McCorvey knew the value of mentoring from her own experience on the other side of a mentoring relationship. When she was chosen to lead the MPHA, "there were very few women who looked like me at all" — most Minneapolis government officials were white men. Richard Brustad, the organization's former executive director, offered to help McCorvey grow into her new leadership role. They met regularly for years.

"He became like the father I never had," she said. "He showed me how to be a leader."

She paused, thinking of his funeral early last year. "I could tear up now because he was so good to me."

The best mentorships look a lot like friendships, McCorvey and Deanes said. The two meet regularly to talk, ask about each other's families and tell about past experiences. McCorvey talked to Deanes about how to earn people's trust, how to say "no" when necessary, how to be assertive, how to reach out to other community leaders and office holders.

"It's really about sharing stories," Deanes said. "She will share stories of conflicts she has had in her life, conflicts in relationships and how she handled them."

McCorvey knows from her own experience the importance of having someone to confide in.

"When you're in these big jobs, it is very isolating," McCorvey said. "You don't have anybody you can pour your heart out to."

Many baby boomers like McCorvey are retiring, Deanes said, noting that they still have much to contribute.

"I wish we could figure out a way to use that wisdom," Deanes said. "I wish my generation would take more time to explore the generation above us."

Shannon Hyland Tassava and Kaylin Faust
Shannon Hyland Tassava and Kaylin Faust

Shannon Hyland Tassava, 47, and Kaylin Faust, 27

Both like their bananas a little green.
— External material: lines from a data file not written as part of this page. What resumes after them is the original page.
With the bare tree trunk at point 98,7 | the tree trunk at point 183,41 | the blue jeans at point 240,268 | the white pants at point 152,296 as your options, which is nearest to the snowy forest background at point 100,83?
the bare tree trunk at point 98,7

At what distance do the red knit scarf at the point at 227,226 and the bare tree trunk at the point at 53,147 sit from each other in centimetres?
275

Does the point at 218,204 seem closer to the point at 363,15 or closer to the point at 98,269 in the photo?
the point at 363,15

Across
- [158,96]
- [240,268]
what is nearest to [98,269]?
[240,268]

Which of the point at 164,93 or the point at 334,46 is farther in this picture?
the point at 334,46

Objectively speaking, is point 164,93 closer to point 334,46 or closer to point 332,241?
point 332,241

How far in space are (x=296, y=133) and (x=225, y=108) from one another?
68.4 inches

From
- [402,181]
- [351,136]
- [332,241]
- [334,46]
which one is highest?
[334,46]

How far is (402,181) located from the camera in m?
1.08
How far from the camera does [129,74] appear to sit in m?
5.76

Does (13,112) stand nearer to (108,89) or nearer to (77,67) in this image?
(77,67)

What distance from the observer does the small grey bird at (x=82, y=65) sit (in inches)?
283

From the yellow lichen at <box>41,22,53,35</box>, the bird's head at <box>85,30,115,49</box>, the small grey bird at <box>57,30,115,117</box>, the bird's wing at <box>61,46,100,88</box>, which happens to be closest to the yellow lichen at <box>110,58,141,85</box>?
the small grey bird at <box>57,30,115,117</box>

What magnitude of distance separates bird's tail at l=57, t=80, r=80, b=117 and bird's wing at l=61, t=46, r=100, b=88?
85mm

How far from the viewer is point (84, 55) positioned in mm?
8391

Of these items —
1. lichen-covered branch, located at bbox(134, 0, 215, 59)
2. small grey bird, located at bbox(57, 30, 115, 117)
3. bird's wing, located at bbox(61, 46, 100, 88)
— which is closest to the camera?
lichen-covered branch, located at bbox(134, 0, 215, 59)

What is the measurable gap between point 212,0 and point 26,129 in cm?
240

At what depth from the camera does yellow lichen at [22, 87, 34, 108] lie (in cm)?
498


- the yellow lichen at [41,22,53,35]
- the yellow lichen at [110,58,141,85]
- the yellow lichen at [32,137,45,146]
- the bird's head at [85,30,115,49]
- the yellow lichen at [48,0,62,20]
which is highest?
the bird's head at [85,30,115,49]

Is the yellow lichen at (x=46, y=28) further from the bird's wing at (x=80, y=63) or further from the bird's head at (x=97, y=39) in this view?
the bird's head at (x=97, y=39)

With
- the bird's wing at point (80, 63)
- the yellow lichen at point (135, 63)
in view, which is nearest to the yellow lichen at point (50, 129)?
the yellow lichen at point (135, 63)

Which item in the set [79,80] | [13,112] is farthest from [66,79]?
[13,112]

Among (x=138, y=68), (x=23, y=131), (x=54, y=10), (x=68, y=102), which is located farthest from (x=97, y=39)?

Both identify as introverts who hate parties. Both only drink cold coffee. Both describe themselves as Type A personalities. Both like to write, chose to work with children with special needs, and are currently stay-at-home mothers. Both hate harsh overhead lighting.

Shannon Hyland Tassava and Kaylin Faust have so much in common that one time they showed up to the school where they worked wearing unplanned identical outfits: the same pink sweaters, white T-shirts, rolled jeans, the same sandals (in different colors).

No wonder Tassava and Faust call themselves soul sisters, or sometimes even "basically the same person."

Although the 20 years between them technically constitutes a generation (they're Gen X and millennial, respectively), the two Northfield women hardly notice the age gap. They met when both were teaching special-needs students at Sibley Elementary School in Northfield. The friendship clicked from the very beginning.

"She complimented me on my Birkenstocks and my watch at the same time, and I just thought, 'I love this girl.' " Tassava said.

Faust said, "I don't think I ever even think about how far apart we are in age."

They ate lunch together every day and talked, learning a lot about each other in half-hour conversations. They discovered their matching idiosyncrasies. They talked about TV shows they both watched. Tassava started reading an author Faust recommended. They swapped recipes.

At first, only Tassava had children, but Faust became a mother a year ago. When her daughter was born, Faust decided to leave the school and stay home with the baby. Tassava followed suit last summer, when she decided her daughters, now 11 and 13, needed her at home, too.

Faust was delighted. "The stay-at-home life can be lonely. It's been so nice to have Shannon available."

They text each other throughout the day. Although Tassava's children are older than Faust's daughter, her memories of their babyhood are still fresh enough to share her acquired knowledge. None of Faust's other friends have children, so if she needs information she turns to Tassava.

"You can give me advice in almost a sisterly way," she told her friend.

"I've been through everything she's been through," Tassava said. "She can text me about colic and teething. And the good things, too."